Au Mercure de France vient d’être publié l’album Jean Seberg, photos, un fort émouvant ouvrage contenant 200 photos en couleur et noir et blanc, la plupart inédites, issues de la collection privée de Diego Gary, le fils de Jean Seberg issu de son union avec Romain Gary. Photos de plateau, de gala, de magazine, documents de travail, pages de scénario annotées de la main de l’actrice, cartes postales, mais aussi photos intimes d’une vie familiale gaie et joyeuse retracent la carrière d’une actrice exceptionnelle qui fut aussi une figure éminente de la vie culturelle des années 60.
La grande majorité des romans de Romain Gary/Emile Ajar ont été publiés en poche, dans la collection Folio Gallimard (www.folio-lesite.fr).
Dans la collection Les Cahiers de la NRF chez Gallimard (www.gallimard.fr/ www.decouvertes-gallimard. fr), vient de paraître Le Vin des morts, un roman inédit de Romain Gary, signé de son vrai nom, Romain Kacew.

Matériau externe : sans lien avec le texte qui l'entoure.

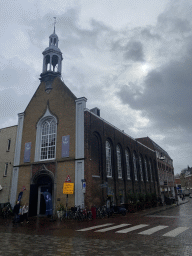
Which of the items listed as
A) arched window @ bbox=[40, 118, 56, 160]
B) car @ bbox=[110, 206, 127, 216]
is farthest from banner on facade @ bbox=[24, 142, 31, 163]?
car @ bbox=[110, 206, 127, 216]

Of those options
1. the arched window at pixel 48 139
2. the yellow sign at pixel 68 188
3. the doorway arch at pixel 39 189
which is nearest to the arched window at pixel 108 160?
the yellow sign at pixel 68 188

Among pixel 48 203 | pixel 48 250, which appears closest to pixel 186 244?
pixel 48 250

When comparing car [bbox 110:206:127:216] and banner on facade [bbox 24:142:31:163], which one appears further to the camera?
banner on facade [bbox 24:142:31:163]

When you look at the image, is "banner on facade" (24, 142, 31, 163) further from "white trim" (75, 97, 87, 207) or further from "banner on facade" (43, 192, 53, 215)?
"banner on facade" (43, 192, 53, 215)

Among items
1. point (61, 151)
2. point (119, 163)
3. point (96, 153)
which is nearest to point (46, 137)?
point (61, 151)

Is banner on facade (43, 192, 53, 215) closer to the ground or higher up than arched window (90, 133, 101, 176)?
closer to the ground

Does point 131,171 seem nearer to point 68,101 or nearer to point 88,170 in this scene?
point 88,170

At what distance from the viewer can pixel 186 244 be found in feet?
24.4

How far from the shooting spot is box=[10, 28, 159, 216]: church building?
62.9 feet

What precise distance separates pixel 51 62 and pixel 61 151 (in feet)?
37.9

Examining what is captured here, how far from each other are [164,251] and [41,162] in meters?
16.7

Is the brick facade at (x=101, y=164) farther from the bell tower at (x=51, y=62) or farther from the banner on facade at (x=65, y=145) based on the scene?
the bell tower at (x=51, y=62)

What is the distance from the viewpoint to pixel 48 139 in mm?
22281

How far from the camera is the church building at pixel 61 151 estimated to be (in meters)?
19.2
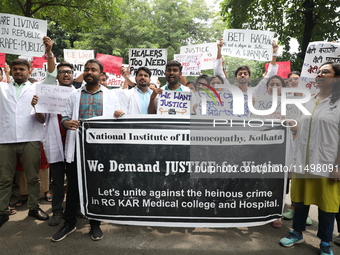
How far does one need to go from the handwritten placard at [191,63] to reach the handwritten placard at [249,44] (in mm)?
1242

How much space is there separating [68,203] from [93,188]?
1.81 feet

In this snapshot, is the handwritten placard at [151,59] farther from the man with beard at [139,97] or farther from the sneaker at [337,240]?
the sneaker at [337,240]

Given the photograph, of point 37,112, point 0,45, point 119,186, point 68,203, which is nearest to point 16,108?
point 37,112

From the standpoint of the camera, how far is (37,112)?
3.43 m

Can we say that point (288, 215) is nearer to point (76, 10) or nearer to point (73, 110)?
point (73, 110)

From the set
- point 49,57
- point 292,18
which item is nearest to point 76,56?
point 49,57

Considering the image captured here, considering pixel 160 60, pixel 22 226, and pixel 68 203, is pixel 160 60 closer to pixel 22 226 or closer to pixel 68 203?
pixel 68 203

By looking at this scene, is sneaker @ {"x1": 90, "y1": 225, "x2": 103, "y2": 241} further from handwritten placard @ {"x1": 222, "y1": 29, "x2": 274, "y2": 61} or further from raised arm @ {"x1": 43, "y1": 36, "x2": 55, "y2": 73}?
handwritten placard @ {"x1": 222, "y1": 29, "x2": 274, "y2": 61}

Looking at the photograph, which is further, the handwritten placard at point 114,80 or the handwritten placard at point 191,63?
the handwritten placard at point 114,80

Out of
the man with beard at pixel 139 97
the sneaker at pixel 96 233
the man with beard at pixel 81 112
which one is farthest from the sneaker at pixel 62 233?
the man with beard at pixel 139 97

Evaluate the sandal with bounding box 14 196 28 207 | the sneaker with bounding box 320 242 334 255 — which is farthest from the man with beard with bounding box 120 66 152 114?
the sneaker with bounding box 320 242 334 255

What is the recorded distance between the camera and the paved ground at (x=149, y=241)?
9.55 ft

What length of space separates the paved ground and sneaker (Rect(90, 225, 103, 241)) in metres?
0.05

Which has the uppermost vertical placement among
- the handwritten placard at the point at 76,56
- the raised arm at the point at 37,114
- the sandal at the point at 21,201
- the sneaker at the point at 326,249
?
the handwritten placard at the point at 76,56
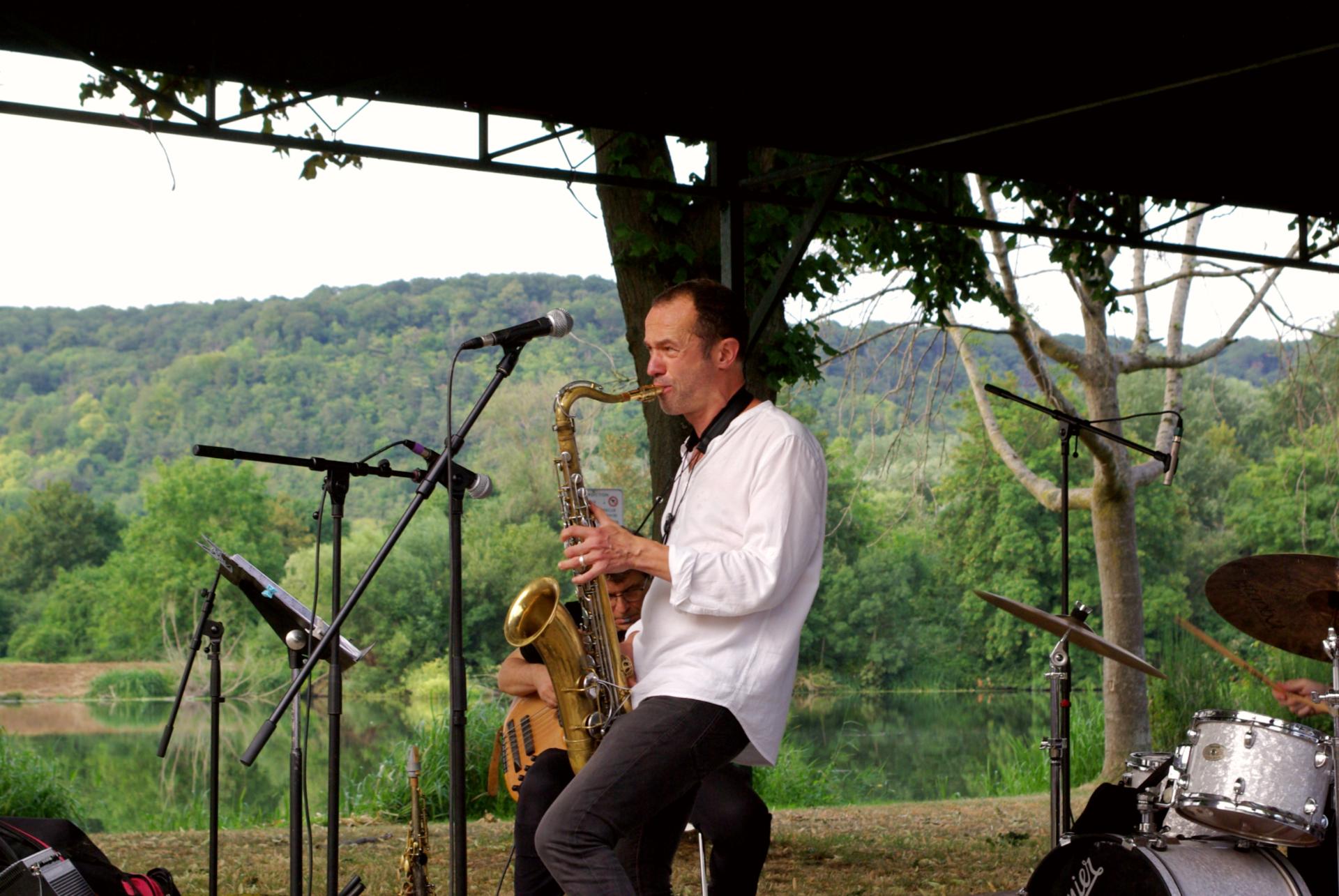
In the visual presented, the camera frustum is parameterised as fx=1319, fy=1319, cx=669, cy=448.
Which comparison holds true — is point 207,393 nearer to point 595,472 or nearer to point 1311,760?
point 595,472

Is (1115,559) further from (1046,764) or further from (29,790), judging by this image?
(29,790)

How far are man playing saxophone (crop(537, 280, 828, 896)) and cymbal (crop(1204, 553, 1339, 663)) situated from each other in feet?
5.24

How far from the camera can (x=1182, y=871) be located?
353cm

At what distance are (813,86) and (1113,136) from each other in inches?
63.7

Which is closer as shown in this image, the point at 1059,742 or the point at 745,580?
the point at 745,580

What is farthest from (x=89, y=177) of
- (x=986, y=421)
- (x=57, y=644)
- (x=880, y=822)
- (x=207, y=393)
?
(x=880, y=822)

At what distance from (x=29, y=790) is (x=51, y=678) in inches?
975

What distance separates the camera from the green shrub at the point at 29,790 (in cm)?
841

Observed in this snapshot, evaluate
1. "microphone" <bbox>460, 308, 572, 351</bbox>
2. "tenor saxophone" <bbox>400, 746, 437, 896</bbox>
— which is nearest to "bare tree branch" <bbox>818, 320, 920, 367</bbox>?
"tenor saxophone" <bbox>400, 746, 437, 896</bbox>

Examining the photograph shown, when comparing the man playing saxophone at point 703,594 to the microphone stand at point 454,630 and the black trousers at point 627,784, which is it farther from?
the microphone stand at point 454,630

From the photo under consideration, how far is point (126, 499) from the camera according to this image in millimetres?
36000

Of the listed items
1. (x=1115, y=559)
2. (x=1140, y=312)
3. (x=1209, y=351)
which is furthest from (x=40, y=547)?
(x=1209, y=351)

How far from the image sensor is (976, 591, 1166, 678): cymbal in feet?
13.0

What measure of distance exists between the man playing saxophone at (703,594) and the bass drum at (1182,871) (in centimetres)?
146
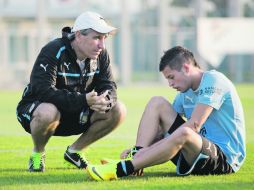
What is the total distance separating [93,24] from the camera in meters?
7.16

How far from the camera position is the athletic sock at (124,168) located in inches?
247

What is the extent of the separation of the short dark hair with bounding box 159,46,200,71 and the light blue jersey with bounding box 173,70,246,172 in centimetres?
22

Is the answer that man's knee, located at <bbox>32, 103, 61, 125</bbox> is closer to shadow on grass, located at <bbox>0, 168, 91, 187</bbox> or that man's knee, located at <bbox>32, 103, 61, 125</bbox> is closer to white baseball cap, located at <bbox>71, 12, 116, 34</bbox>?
shadow on grass, located at <bbox>0, 168, 91, 187</bbox>

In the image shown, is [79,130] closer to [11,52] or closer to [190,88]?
[190,88]

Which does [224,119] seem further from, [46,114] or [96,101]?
[46,114]

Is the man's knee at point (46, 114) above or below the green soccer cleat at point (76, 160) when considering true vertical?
above

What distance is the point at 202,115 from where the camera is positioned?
632 centimetres

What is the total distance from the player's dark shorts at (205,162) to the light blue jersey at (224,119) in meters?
0.07

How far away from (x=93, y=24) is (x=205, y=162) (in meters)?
1.77

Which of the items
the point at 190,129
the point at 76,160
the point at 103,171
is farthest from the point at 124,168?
the point at 76,160

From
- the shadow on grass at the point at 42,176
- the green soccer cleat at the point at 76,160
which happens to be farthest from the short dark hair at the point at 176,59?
the green soccer cleat at the point at 76,160

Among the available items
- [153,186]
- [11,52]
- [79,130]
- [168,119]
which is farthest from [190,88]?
[11,52]

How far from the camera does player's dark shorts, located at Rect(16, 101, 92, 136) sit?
24.0 ft

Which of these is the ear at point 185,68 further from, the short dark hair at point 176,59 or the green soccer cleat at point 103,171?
the green soccer cleat at point 103,171
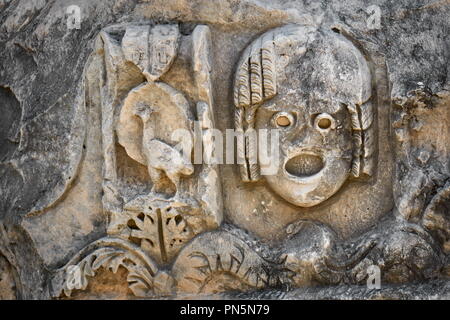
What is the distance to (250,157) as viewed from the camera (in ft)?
10.4

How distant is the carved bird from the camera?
312 centimetres

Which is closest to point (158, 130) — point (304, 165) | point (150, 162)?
point (150, 162)

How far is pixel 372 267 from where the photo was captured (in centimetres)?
308

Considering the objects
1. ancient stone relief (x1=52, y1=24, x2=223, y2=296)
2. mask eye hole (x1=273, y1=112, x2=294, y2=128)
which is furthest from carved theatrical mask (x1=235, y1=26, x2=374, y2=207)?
ancient stone relief (x1=52, y1=24, x2=223, y2=296)

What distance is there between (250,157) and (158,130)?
29cm

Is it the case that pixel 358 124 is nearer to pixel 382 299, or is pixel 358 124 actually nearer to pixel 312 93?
pixel 312 93

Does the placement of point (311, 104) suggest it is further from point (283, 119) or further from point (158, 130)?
point (158, 130)

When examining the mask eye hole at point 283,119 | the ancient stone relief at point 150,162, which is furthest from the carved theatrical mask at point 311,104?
the ancient stone relief at point 150,162

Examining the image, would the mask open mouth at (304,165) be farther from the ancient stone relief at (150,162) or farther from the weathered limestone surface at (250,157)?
the ancient stone relief at (150,162)

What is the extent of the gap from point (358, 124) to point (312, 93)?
162 millimetres

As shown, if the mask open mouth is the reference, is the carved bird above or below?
above

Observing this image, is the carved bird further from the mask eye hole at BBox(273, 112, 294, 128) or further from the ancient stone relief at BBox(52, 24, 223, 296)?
the mask eye hole at BBox(273, 112, 294, 128)

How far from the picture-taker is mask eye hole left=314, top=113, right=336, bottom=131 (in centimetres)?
310

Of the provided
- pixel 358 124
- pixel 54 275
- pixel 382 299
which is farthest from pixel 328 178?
pixel 54 275
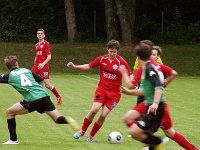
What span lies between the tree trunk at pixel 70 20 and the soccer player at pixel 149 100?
100 ft

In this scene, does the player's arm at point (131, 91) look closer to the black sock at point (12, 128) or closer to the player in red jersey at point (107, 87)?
the player in red jersey at point (107, 87)

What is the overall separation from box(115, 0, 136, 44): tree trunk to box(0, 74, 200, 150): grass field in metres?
15.5

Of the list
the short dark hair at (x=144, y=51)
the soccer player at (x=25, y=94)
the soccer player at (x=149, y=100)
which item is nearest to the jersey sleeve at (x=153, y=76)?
the soccer player at (x=149, y=100)

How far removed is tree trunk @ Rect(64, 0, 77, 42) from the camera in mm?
38156

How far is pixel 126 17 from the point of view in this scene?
3559cm

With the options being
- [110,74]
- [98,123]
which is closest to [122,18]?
[110,74]

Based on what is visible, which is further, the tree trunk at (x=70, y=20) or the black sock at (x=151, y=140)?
the tree trunk at (x=70, y=20)

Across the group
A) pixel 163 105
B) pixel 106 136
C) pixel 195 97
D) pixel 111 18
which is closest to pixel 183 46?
pixel 111 18

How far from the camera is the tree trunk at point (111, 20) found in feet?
Answer: 122

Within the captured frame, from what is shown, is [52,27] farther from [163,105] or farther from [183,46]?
[163,105]

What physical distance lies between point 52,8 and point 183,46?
400 inches

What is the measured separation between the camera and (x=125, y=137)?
10.6m

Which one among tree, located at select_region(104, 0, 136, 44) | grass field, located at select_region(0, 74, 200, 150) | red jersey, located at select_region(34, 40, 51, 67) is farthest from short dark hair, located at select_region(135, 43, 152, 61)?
tree, located at select_region(104, 0, 136, 44)

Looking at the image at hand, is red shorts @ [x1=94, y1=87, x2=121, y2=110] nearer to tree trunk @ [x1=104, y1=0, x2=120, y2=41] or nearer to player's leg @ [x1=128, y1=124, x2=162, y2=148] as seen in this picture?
player's leg @ [x1=128, y1=124, x2=162, y2=148]
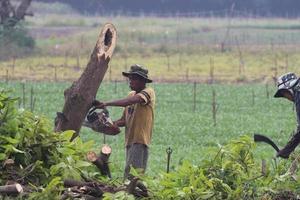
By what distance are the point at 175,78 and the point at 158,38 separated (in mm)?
19321

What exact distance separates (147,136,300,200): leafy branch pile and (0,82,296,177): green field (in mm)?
6292

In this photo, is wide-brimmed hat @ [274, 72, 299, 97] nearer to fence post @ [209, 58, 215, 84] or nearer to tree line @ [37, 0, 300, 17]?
fence post @ [209, 58, 215, 84]

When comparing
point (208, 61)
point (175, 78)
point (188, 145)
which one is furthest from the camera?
point (208, 61)

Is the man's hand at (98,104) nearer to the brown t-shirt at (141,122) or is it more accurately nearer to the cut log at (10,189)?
the brown t-shirt at (141,122)

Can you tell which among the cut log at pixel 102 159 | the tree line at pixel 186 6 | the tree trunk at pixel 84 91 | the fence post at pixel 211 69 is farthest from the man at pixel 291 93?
the tree line at pixel 186 6

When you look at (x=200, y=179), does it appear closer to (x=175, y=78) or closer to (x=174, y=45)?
(x=175, y=78)

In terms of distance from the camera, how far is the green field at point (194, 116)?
19719 millimetres

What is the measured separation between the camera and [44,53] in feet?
160

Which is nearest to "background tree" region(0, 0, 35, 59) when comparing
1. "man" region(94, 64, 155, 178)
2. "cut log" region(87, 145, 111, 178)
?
"man" region(94, 64, 155, 178)

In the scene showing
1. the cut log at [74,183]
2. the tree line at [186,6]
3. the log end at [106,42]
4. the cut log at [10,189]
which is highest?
the tree line at [186,6]

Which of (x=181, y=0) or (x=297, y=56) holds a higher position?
(x=181, y=0)

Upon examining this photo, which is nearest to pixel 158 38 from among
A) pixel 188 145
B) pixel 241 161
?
pixel 188 145

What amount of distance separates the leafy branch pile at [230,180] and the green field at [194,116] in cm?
629

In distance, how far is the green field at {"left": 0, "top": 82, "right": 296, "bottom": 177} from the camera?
19719 mm
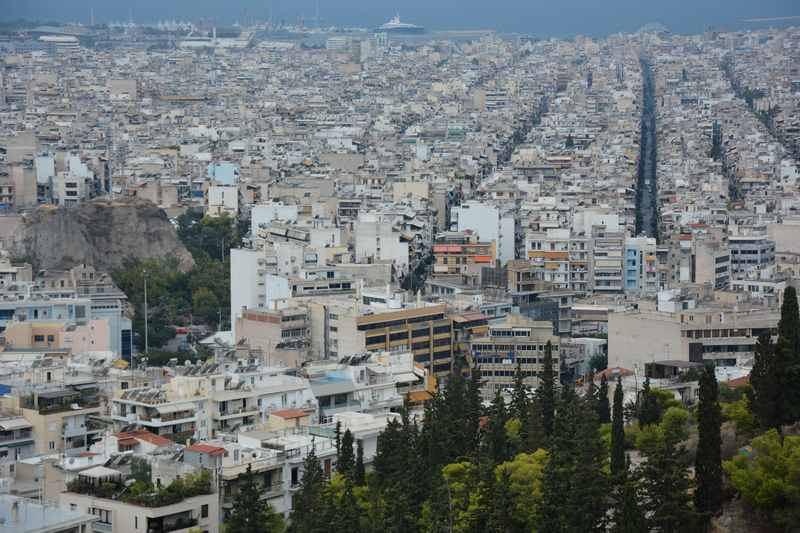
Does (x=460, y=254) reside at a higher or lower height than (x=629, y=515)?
higher

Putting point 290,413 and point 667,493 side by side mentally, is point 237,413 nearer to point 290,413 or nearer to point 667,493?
point 290,413

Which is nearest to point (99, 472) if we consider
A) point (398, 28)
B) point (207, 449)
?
point (207, 449)

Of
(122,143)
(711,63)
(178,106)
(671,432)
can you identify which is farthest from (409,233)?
(711,63)

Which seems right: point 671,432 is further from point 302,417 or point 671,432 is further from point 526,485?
point 302,417

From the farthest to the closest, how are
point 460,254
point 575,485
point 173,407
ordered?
1. point 460,254
2. point 173,407
3. point 575,485

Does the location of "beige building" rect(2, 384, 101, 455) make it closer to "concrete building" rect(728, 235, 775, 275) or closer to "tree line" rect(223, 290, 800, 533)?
"tree line" rect(223, 290, 800, 533)

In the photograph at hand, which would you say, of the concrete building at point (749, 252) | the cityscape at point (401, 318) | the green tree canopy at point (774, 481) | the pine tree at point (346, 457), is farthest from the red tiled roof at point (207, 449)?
the concrete building at point (749, 252)

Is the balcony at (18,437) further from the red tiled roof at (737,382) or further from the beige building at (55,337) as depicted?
the red tiled roof at (737,382)

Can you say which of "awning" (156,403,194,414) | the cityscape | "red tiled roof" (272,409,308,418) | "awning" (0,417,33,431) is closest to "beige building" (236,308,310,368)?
the cityscape
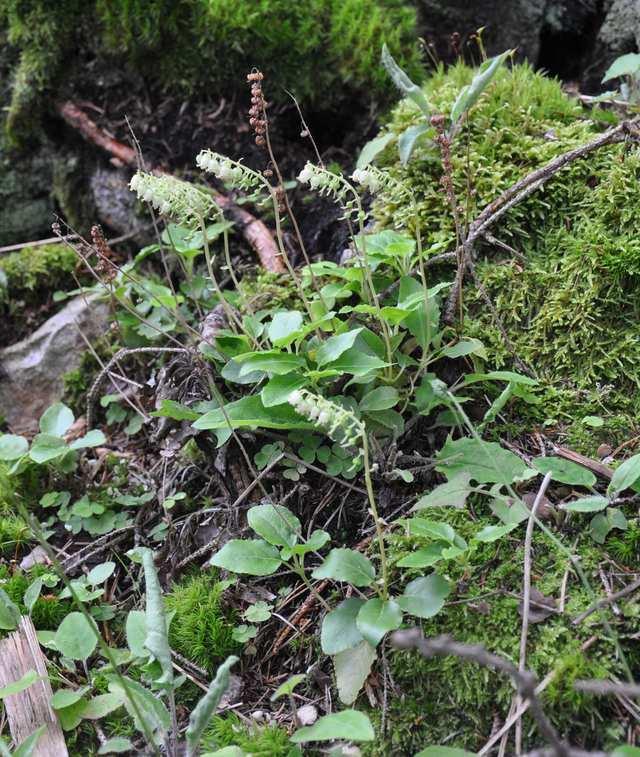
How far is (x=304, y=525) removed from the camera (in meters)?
2.46

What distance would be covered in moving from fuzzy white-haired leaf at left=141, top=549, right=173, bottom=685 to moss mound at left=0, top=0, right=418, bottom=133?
2797mm

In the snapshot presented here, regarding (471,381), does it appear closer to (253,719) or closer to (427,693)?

Commencé en 1933 alors que Gary, âgé de dix-neuf ans, est inscrit à la Faculté de Droit d’Aix-en-Provence. Le Vin des morts a été achevé avant la guerre et refusé par Denoël. Gary ne s’en est jamais séparé. Le jeune héros, Tulipe, bien vivant, tourne en rond dans un souterrain peuplé de cadavres grotesques : des maquerelles, des flics, des anciens de 14-18, des moines, des sous-préfets, des enfants. Un Dieu saoul et colérique préside à cette danse macabre. On apprend à la fin, la boucle étant bouclée, que Tulipe s’est endormi ivre mort dans un cimetière… Avec cette histoire drolatique et libertaire, Gary nous plonge dans la misère de l’après-guerre et de la crise de 29, et décrit plus généralement celle de l’humanité. La présentation de Philippe Brenot montre comme Le Vin des morts a servi de laboratoire et de matériau pour l’œuvre à venir : Romain Kacew a ressurgi en Emile Ajar, après avoir été longtemps occulté par Romain Gary.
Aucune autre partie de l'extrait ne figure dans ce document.